Winter is fast approaching, and the days are getting shorter with a coolness in the air. We as humans are lucky, we have coats and central heating, but small animals are dependent on us to ensure they are kept warm and dry. If it’s not possible to move your furry friends indoors, here are some top tips on how to make sure they are kept warm outside this winter.

In the run up to colder nights check the hutch roof for any leaks and ensure the hutch is well insulated and out of the wind and draught. If it’s possible to move it to a more sheltered area of the garden do so. You can insulate the hutch by covering the roof and exterior walls with a blanket, tarpaulin, carpet or even bubble wrap. However, don't forget to make sure the hutch has good ventilation.

If you have the space move the hutch into a shed or garage but be very careful not to expose them to harmful toxic car fumes. Car fumes can be fatal.  If the hutch is on the ground, it is advisable to raise it off the ground to avoid damp and rot.

Provide lots of extra hay to snuggle into. A wooden or cardboard box filled with bedding can act as a bedroom. Straw is warmer than hay, so makes good bedding but hay is still vital as it forms the bulk of rabbits and guinea pigs’ diet.  Change the hay regularly to keep their hutch fresh.  You could consider a heat pad specifically for small animals.

Remember to check water bottles regularly to ensure they are not frozen. You can wrap water bottles in bubble wrap, a thermal sock or glove to prevent freezing. 

Our furry friends like to have fun and be entertained despite the weather so ensure they still have some time out in a run during winter and plenty of things to do like foraging for hidden treats.

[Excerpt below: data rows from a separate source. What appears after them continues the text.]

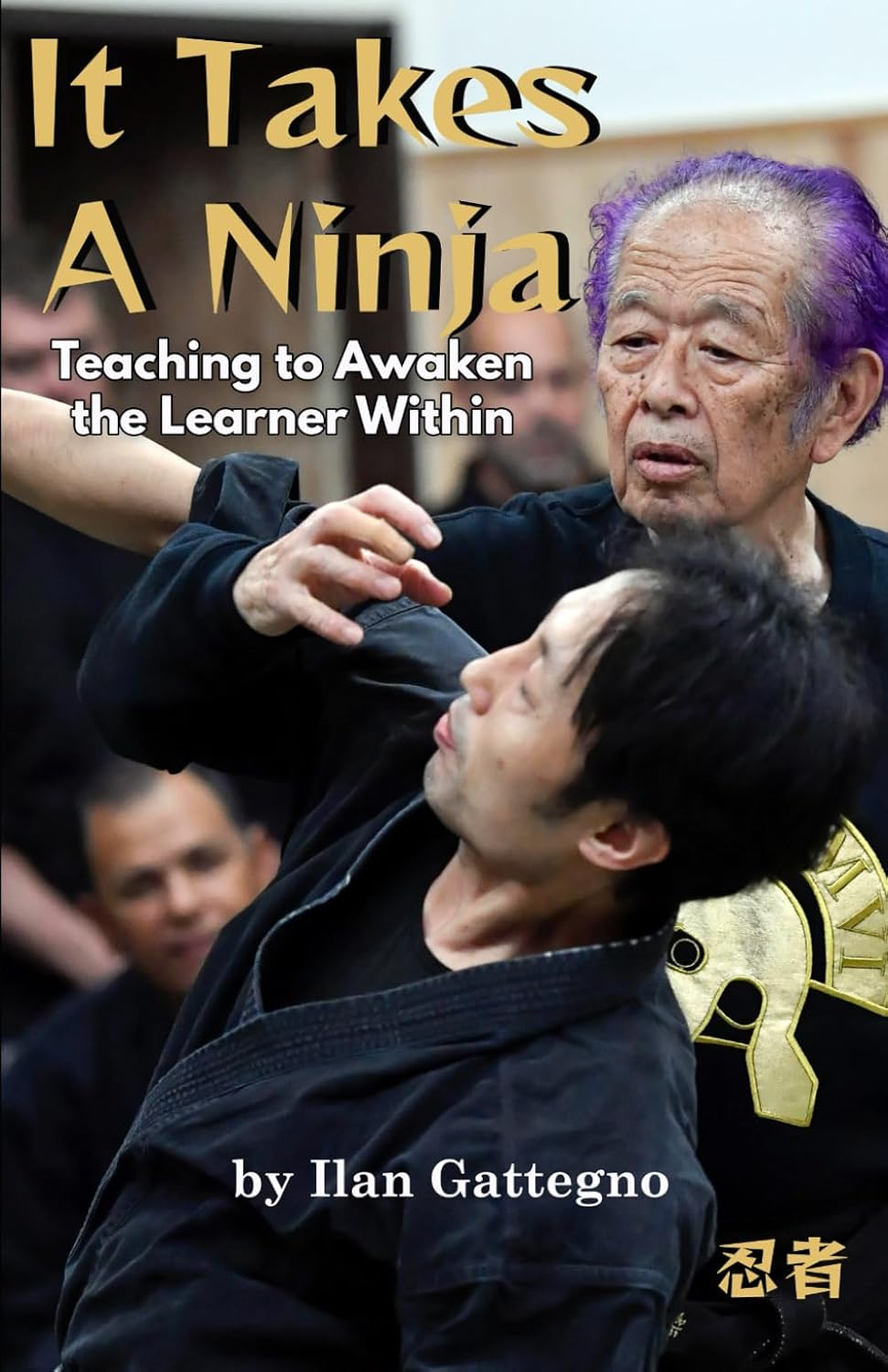 It Takes a Ninja: Teaching to Awaken the Learner Within: the Ultimate Guide for Martial Arts Teachers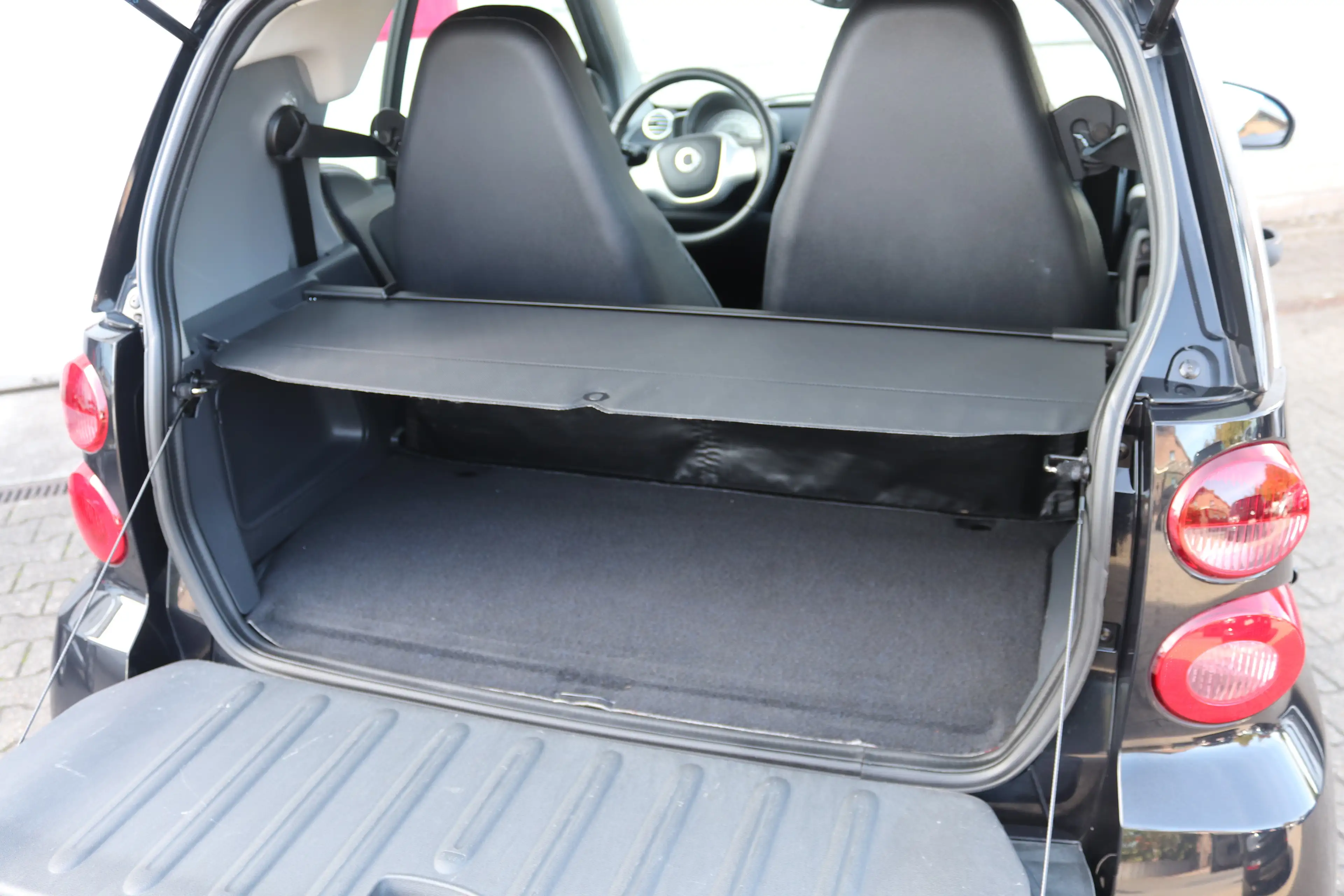 smart forTwo Passion, Service neu, Top Zustand! — photo 6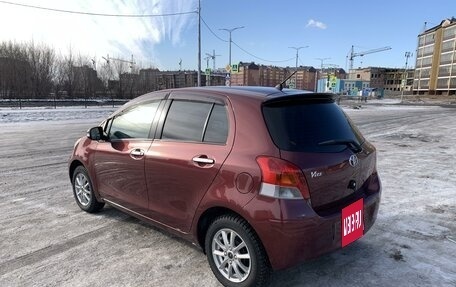 Toyota Vitz, 2010 год, 799 000 рублей, 5 фотография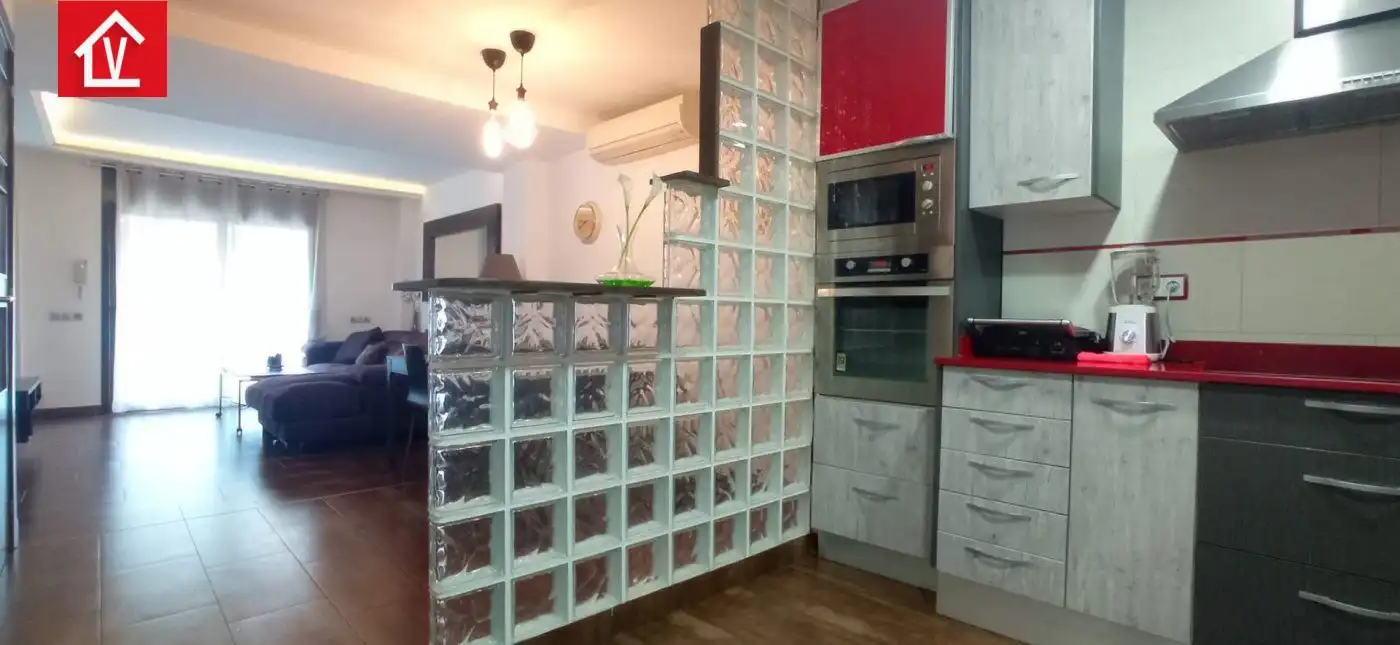 Cocina de Casa o chalet en venta en Barberà del Vallès con Aire acondicionado, Calefacción y Terraza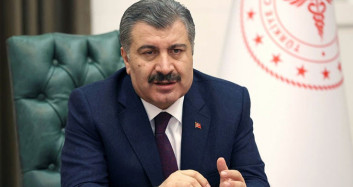 Fahrettin Koca'dan Dikkat Çeken 23 Nisan Paylaşımı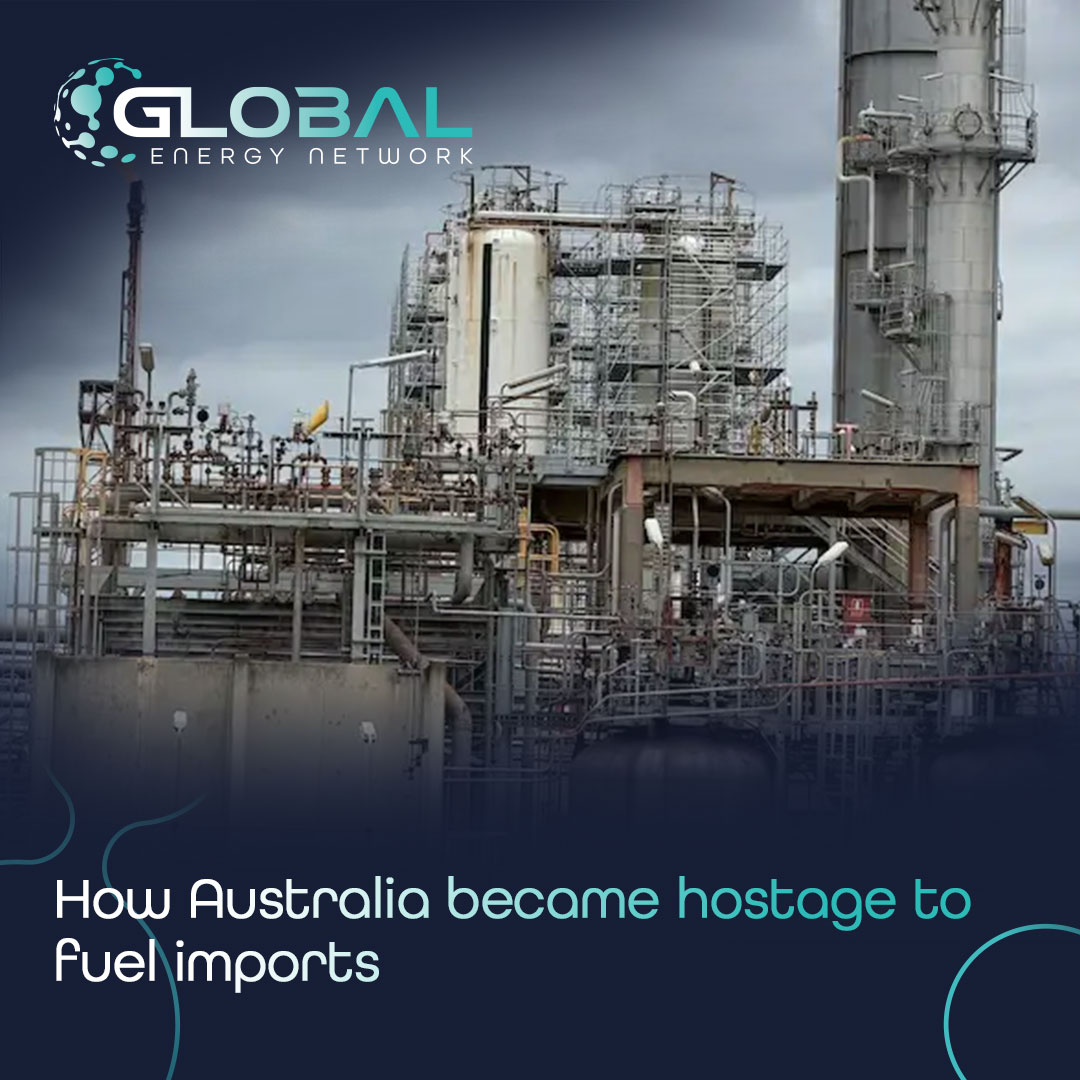 Global Energy Network tweet media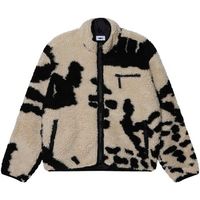 obey polar shaggy sherpa jacket para hombre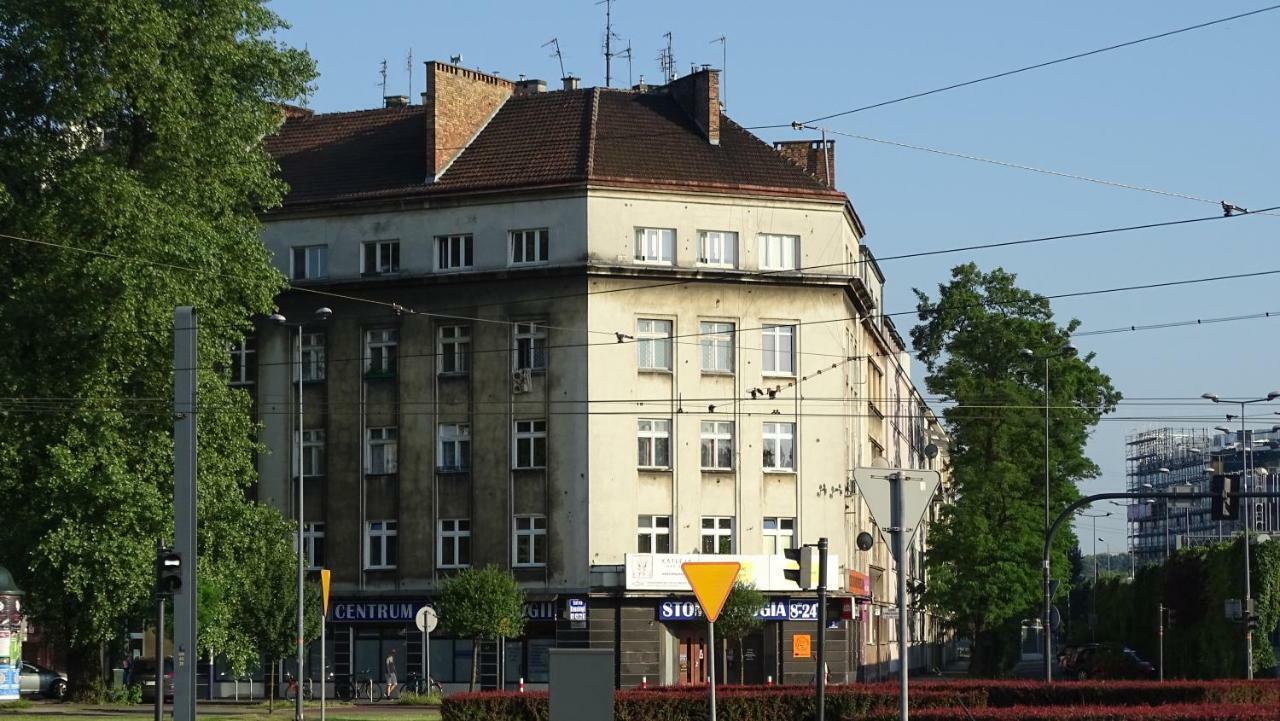 Studio Kotlarska Apartamento Cracovia Exterior foto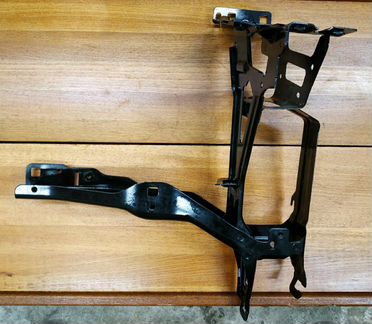 Крепление фары правой BMW X3 M кузов F97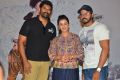 Raj Zacharias, Nikki Galrani, Sreesanth @ Team 5 Movie Trailer Launch Stills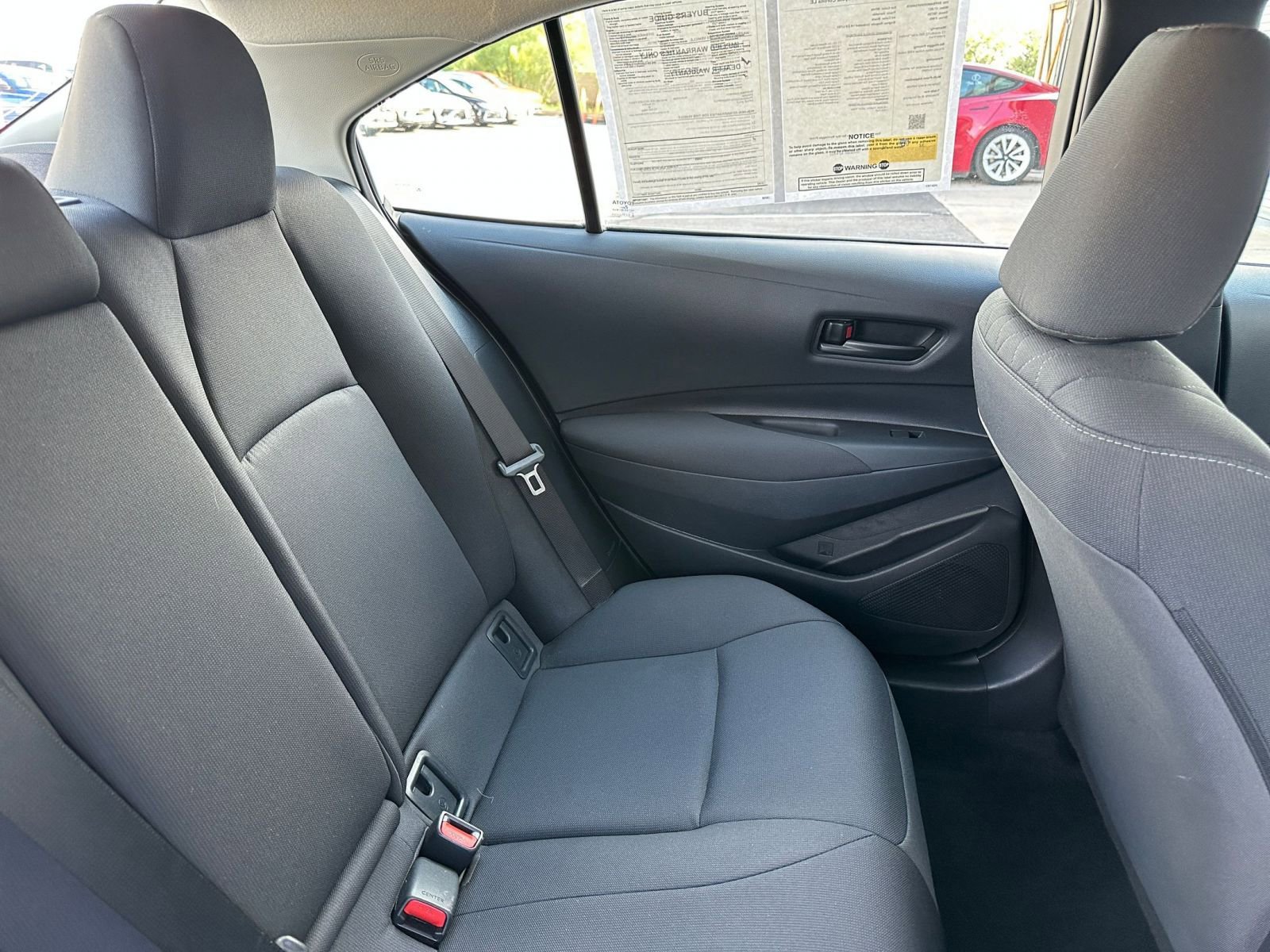 Thumbnail: 2025 Toyota Corolla - 35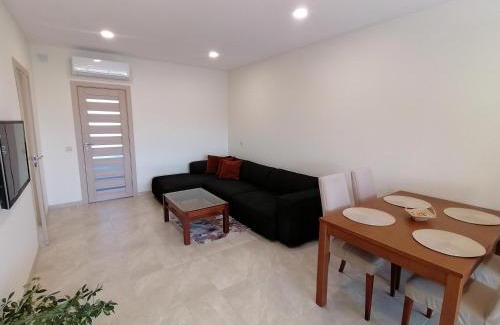 Darsuniskis Apartment | Antonio house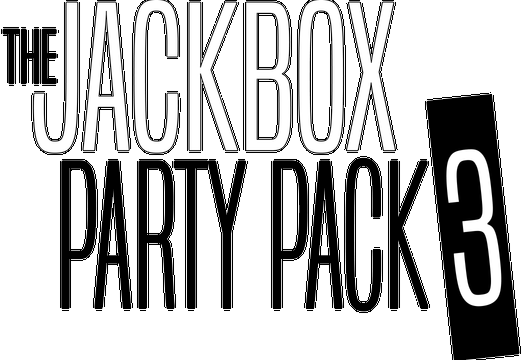The Jackbox Party Pack 3 Логотип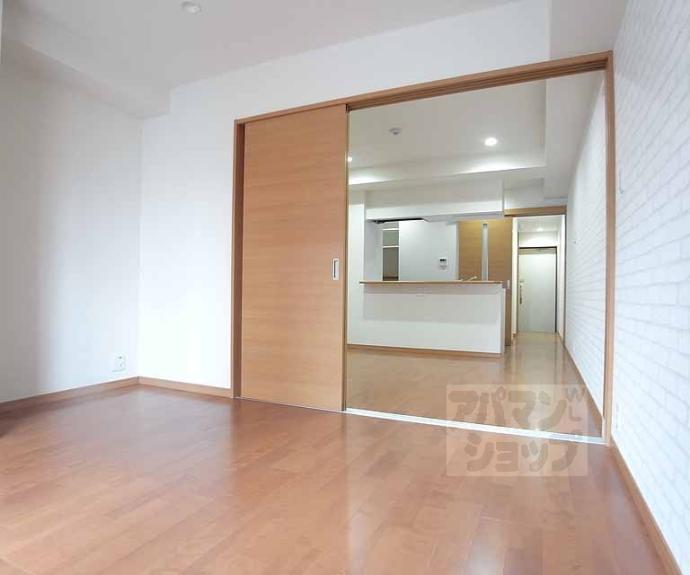 【アマデウス萬壽寺葛野大路】間取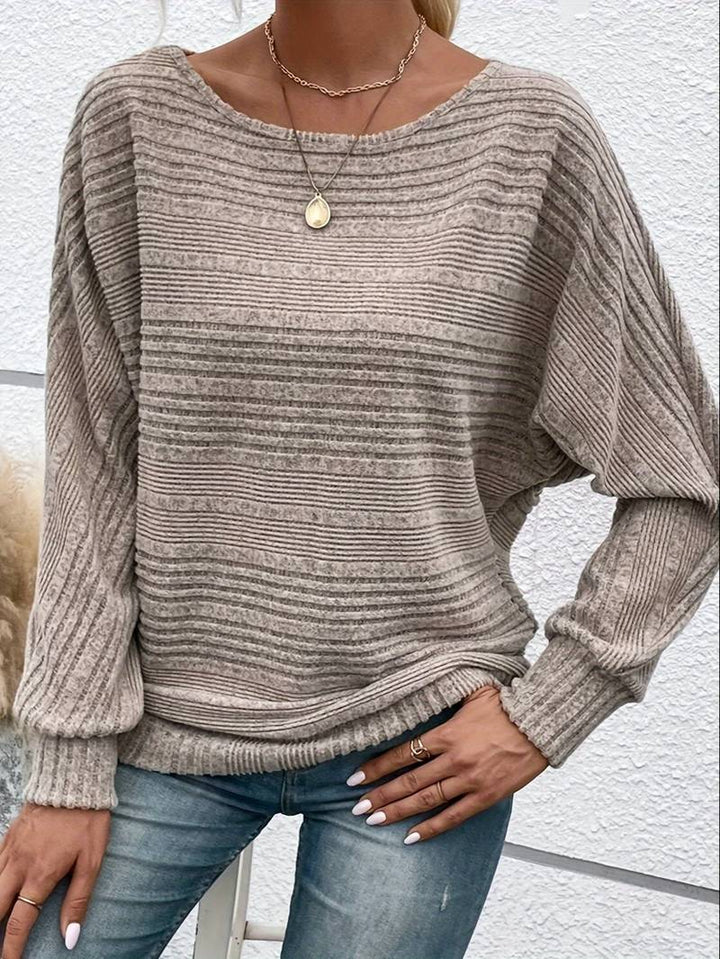 Evelyn | Cozy Everyday Sweater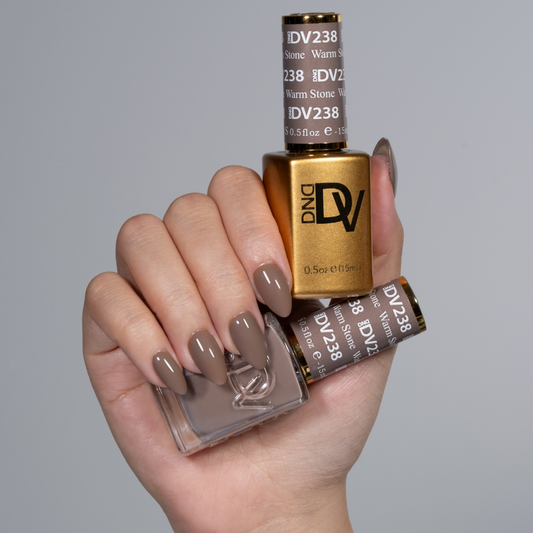 DND Diva Trio - 238 Warm Stone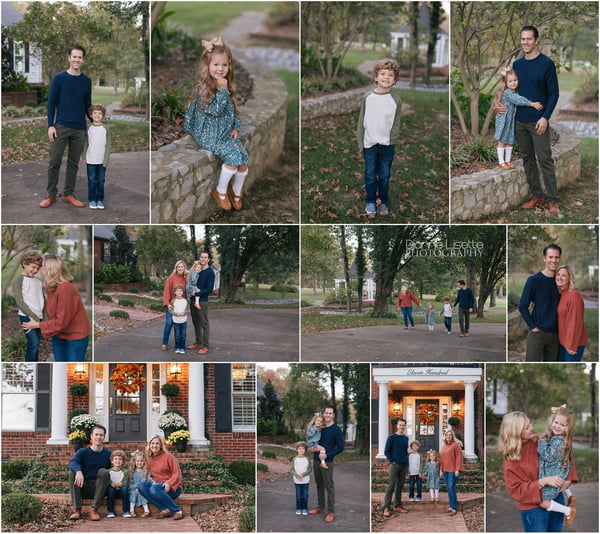 Image of Fall 2023 Full Portrait Session- MURRAY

Young and healthy animals are perfectly capable coping outside in the winter if you have taken proper measures to cater for their needs. However, those who are old or ill may need more care and may need bringing inside for the winter. Keep a close eye on your furry friends, if you notice any changes in their behaviour or appetite speak to your vet.

Rabbits and Guinea Pigs are social animals, if they don’t already have a little pal it might be worth considering getting them a friend to cuddle up to on cold nights!

If you already have small animals living indoors make sure to keep them out of draughts. They may still need a little extra bedding , everything in moderation though, be careful to avoid overheating. Don’t forget to change the bedding regularly to keep it fresh.